_Instruction_
Could you output each line of the data that follows exactly?

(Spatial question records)
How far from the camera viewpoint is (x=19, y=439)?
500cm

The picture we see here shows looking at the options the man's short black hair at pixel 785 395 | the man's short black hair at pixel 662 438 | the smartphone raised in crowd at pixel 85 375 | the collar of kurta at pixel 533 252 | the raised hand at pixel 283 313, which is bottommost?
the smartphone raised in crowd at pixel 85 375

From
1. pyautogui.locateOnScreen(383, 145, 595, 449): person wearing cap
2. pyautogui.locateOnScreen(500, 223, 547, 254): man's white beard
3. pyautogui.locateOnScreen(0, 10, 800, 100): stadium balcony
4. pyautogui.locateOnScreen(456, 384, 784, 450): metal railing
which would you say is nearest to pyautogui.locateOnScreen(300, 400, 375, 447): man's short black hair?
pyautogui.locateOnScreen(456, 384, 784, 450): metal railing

_Response_
How far from the camera viewpoint is (x=19, y=439)?
500cm

The picture we see here shows looking at the options the man's short black hair at pixel 785 395 | the man's short black hair at pixel 662 438 | the smartphone raised in crowd at pixel 85 375 | the collar of kurta at pixel 533 252 | the raised hand at pixel 283 313, which is bottommost?
the smartphone raised in crowd at pixel 85 375

From
1. pyautogui.locateOnScreen(383, 145, 595, 449): person wearing cap
2. pyautogui.locateOnScreen(500, 223, 547, 254): man's white beard
3. pyautogui.locateOnScreen(0, 10, 800, 100): stadium balcony
4. pyautogui.locateOnScreen(456, 384, 784, 450): metal railing
which would you say is nearest to pyautogui.locateOnScreen(300, 400, 375, 447): man's short black hair?
pyautogui.locateOnScreen(456, 384, 784, 450): metal railing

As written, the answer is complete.